### 課題の指示
映画『1492 コロンブス』の海の美しさを語った本文の続きを、最後の一文「命の限りの挑戦者。」の後から書きなさい。

### 本文の一節
どなたかが、『1492 コロンブス』の海波を、淀川長治氏が誉めていた。と、話されていた。どの波か。敬愛する淀川先生に思いを馳せて映画を観直す。ファースト・シーンの意気揚揚とした荒波か、或いは、航行中の月に照らされた波光きらめく海波(『フェリーニのアマルコルド』の海を彷彿させる。)か、それとも、新大陸の悠然と寄せては返す静かな青波か、または、繁栄した王都の教会から見える遠景の茫洋とした浦波か。特定は、出来なかった。しかし、この映画の、海が綺麗。星が綺麗。船が綺麗。旗が綺麗。光(撮影エイドリアン・ビドル)が綺麗。映画を、実体験するような凄い感覚を淀川氏は持っておられた。そういえば、影武者の風がいいとも誉めておられた。ですね。
命の限りの挑戦者。

### 抽出データ

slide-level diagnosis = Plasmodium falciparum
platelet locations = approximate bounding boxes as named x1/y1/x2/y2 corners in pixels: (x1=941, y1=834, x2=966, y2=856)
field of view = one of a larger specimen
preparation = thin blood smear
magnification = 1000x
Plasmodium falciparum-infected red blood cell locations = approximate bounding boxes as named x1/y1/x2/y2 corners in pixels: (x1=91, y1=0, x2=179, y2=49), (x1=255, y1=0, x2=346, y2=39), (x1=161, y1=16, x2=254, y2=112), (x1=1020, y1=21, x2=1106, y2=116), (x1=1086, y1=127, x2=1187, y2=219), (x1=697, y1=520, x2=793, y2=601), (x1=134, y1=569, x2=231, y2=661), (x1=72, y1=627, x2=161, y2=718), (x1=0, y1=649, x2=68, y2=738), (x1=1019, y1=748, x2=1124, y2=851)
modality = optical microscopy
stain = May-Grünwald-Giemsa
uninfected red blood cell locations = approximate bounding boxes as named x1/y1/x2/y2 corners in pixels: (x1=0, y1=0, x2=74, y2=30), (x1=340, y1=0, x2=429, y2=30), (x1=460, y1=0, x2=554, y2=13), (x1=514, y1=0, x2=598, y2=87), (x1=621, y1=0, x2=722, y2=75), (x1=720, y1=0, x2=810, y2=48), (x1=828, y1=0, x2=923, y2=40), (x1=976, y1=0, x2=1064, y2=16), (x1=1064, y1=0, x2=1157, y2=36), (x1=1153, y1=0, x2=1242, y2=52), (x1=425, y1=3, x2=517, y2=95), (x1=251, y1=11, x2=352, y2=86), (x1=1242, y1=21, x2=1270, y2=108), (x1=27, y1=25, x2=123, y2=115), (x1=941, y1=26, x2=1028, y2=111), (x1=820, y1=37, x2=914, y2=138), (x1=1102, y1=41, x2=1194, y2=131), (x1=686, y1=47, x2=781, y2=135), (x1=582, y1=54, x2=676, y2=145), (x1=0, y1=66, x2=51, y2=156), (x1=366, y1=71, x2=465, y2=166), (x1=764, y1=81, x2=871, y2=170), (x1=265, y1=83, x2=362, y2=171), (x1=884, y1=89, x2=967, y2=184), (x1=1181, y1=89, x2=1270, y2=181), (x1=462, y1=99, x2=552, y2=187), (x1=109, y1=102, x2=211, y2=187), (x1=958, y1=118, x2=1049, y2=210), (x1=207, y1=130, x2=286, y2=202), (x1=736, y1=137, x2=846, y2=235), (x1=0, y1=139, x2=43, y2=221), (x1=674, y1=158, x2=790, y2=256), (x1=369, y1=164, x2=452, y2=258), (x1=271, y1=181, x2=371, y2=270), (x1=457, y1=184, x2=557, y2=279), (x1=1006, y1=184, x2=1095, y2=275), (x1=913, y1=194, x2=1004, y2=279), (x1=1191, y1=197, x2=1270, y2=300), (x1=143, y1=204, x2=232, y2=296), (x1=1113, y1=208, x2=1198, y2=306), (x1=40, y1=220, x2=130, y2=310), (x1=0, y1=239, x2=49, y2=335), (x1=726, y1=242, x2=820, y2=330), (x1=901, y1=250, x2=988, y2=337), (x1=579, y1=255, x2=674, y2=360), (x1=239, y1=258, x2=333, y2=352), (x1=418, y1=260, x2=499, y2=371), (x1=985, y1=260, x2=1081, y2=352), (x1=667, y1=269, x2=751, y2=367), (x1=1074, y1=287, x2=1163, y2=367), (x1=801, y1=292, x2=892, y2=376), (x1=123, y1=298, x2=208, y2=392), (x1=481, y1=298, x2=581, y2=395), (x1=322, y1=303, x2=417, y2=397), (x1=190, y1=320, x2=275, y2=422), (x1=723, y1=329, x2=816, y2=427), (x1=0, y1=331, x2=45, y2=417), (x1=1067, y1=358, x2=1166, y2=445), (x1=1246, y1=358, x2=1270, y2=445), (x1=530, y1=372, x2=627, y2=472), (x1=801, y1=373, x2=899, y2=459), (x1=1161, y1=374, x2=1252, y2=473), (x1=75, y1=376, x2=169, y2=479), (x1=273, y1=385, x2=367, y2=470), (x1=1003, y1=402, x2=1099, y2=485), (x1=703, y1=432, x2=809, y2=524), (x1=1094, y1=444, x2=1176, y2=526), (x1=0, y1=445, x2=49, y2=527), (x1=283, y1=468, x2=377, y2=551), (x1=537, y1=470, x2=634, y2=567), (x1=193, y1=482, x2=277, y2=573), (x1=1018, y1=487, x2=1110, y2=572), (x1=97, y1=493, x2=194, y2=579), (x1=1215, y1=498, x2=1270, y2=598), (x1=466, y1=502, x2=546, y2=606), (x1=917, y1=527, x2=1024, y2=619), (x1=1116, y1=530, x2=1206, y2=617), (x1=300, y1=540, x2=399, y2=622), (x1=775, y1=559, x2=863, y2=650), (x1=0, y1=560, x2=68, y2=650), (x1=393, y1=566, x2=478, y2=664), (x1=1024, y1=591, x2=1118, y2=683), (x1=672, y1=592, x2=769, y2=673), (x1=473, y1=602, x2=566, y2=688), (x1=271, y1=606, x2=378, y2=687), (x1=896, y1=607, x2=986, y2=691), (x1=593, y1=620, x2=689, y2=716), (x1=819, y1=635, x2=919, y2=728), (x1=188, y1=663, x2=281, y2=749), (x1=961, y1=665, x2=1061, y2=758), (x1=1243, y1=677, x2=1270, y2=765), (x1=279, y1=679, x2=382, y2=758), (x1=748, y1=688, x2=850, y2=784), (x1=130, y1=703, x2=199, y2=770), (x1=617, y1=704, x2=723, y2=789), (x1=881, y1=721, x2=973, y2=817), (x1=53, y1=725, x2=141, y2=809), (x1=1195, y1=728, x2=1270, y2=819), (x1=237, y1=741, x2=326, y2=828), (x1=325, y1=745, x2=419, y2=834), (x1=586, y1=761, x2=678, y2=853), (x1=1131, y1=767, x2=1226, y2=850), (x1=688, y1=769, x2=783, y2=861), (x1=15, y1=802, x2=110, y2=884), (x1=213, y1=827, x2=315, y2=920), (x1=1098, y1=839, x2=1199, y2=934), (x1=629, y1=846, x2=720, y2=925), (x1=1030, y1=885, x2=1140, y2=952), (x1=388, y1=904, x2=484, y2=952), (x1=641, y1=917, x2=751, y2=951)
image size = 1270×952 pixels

...

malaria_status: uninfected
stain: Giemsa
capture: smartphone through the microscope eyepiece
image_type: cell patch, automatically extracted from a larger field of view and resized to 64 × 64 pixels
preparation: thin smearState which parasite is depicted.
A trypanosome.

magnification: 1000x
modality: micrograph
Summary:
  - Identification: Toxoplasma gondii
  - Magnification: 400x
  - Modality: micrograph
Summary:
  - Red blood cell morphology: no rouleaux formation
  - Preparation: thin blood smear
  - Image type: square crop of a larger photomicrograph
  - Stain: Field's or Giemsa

==

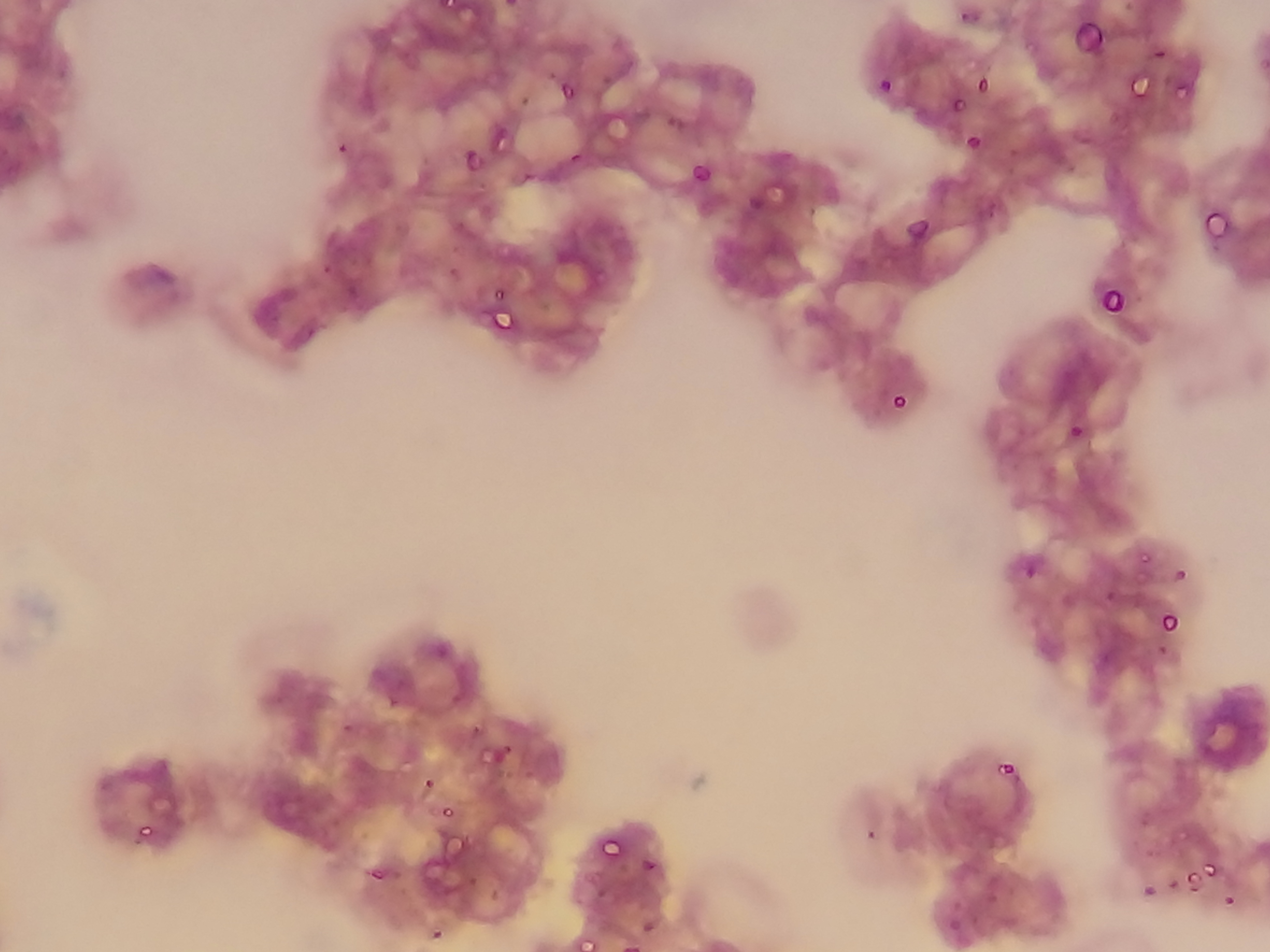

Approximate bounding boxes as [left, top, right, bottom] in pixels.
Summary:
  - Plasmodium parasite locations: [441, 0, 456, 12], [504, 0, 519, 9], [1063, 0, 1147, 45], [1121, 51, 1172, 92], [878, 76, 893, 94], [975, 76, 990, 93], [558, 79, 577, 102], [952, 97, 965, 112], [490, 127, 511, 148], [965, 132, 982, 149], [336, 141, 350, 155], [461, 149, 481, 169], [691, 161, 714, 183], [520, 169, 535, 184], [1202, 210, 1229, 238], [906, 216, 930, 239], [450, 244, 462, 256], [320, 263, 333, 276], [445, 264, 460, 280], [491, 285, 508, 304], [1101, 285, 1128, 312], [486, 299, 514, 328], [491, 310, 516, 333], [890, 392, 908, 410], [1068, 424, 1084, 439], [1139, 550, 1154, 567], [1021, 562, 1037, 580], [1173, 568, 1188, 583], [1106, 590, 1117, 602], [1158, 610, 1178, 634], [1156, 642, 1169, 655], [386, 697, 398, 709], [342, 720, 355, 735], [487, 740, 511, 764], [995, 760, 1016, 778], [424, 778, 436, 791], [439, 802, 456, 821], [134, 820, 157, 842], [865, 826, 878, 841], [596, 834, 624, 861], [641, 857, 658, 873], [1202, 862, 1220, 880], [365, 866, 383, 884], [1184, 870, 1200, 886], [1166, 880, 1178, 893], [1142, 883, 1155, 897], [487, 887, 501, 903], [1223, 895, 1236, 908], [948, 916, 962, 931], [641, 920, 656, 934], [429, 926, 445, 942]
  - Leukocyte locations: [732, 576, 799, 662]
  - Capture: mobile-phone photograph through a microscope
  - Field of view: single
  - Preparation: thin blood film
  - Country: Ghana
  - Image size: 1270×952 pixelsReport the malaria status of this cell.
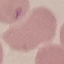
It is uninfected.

### 課題の解答
この映画の中盤に、血尿を流す瀕死の移民者の描写がさりげなくあった。確か、マイケル・ダグラスが語った『ブラック・レイン』出演時の松田優作のエピソードも、同じような姿だった。(惜しくも、映画完成直後、膀胱ガンで逝去した。)ハリウッド進出を目前にして、最高の輝きを放って急逝した松田優作。『ブラック・レイン』の監督であるリドリー・スコットは、この描写を、脳裏に焼きついた記憶をふと表出させたのか、或いは、松田優作を哀悼する意味で付加したのか、映画を観る限り特定は出来なかった。しかし、己の力の限り突き進んだコロンブスと松田優作を重ね合わすと、何とも雄大で、感動的ではないか。愉快ではないか。そして、ヴァンゲリスの電子音が、いかにも深遠に感じられて来て涙が出てきた。
霧の中から、現われる新大陸の森のシーンが、忘れられない。思いは霧の彼方に。霧の向こうに。